I notice Jesus has a Facebook page. Can you imagine how many Happy Birthdays he would have to answer in a couple days? Oy! If you have a boatload of FB Friends like Jesus, and you are 2015 years old, I don’t know if that would be happy or not so happy. When you get older, pain is the gift that keeps on giving to piss you off. Each birthday gets more painful than the last. When you say your cup runneth over at that age, you are likely talking about your hockey cup. The percentage of people suffering from urinary tract issues matches your age.
That brings us to the myriad mosquito borne nematode parasite diseases that like to scavenge your lymphatic system, not the contents of it. Dr Richard Horowitz is our Rock Star in the Lyme World, and 1b on his famous MSIDS Multi Systemic Infectious Disease Syndrome Map is parasites. Yet he still doesn’t know about the new class of Apple Leaf parasites, nor do most people. Then you have to mow down all those years of accumulated biofilm they are obviously making. The military doesn’t know about all these things as much as their enemies do.

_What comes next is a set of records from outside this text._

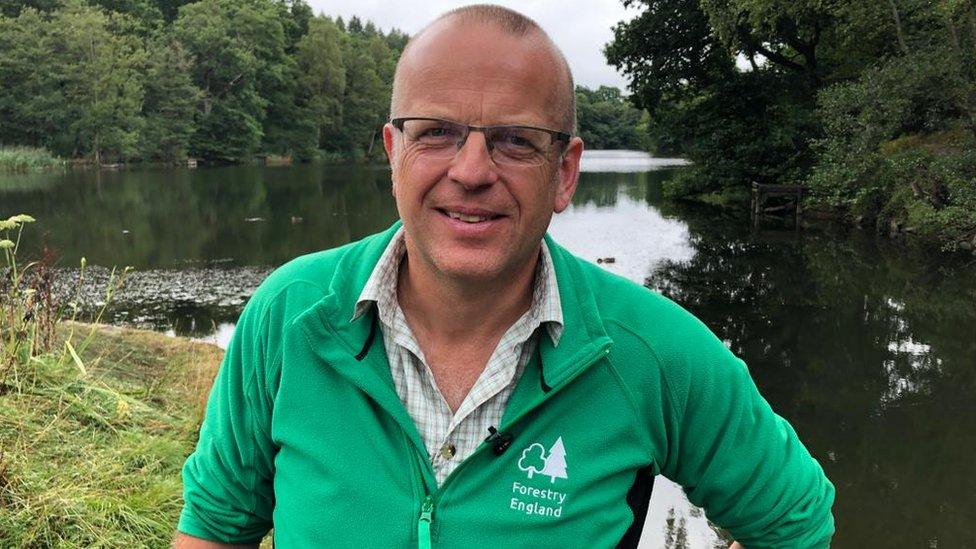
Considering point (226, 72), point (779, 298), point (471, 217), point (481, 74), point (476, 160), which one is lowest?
point (779, 298)

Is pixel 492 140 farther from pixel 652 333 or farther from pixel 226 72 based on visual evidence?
pixel 226 72

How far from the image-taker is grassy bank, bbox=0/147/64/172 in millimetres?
35219

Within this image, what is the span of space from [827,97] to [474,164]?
1744cm

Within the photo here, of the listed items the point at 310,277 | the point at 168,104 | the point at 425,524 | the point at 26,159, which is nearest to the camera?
the point at 425,524

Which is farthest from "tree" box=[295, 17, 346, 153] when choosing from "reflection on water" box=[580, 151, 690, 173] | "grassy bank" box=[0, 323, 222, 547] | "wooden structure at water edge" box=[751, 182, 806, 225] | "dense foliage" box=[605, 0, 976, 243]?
"grassy bank" box=[0, 323, 222, 547]

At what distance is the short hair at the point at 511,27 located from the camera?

That makes us vector nematode parasitology rock stars. If we formed a super group, we would have to play with karaoke backing tracks due to a shortage of players. It is like being able to sing like Robert Plant. There are no Jimmy Pages, no John Baldwins, and no John Bonhams. Led Zeppelin gave up when John Bonham died because even losing one of those players was like losing the 4th beat in 1-2-3-4. These worms are sort of like that John Bonham. To stop a virtual borreliosis Led Zeppelin, they are that critical member that could kill the band, much to the cheers of all the other bands that were decimated while the Zeppelin floated effortlessly overhead. His son Jason continues, a bare shadow of the old man, but now Plant has his panties in a bunch. See how that works?
Maybe that analogy is a bit much. Imagine Rush without Geddy and you get a better idea what “Lymelight” without Lyme could be like. Geddy is the worm of our theoretical Rush of vector parasites. He is the quintessential star that makes Rush rock. Alex and Neil alone would be cool, but c’mon. Apple leaves are more a military grade M13 Stinkbomb pill for worms. OD Bug Dope. I tried to dumb it down, but it still rocks as a solo regardless. I had to strengthen it a bit to hold the filariasis at bay though. I just had to take more to bring it back up to TG-36 grade. That amounted to twice daily 1:4 AppLyme (“There’s an App for that…”) 4 times enzyme to 1 time Apple Leaf by dried weight. The enzyme gets rid of a bunch of the biofilm s’lyme. Slyme Disease is what it really is. The stuff of parasitic bug Worms.
Ashley Olsen has S’Lyme. Her twin sister on the right doesn’t. She is putting on a brave face here, but I know her pain. To myu eye, Ashley has about a dozen pounds of S’Lyme Worms eating her. I know about double that feeling. It’s no picnic.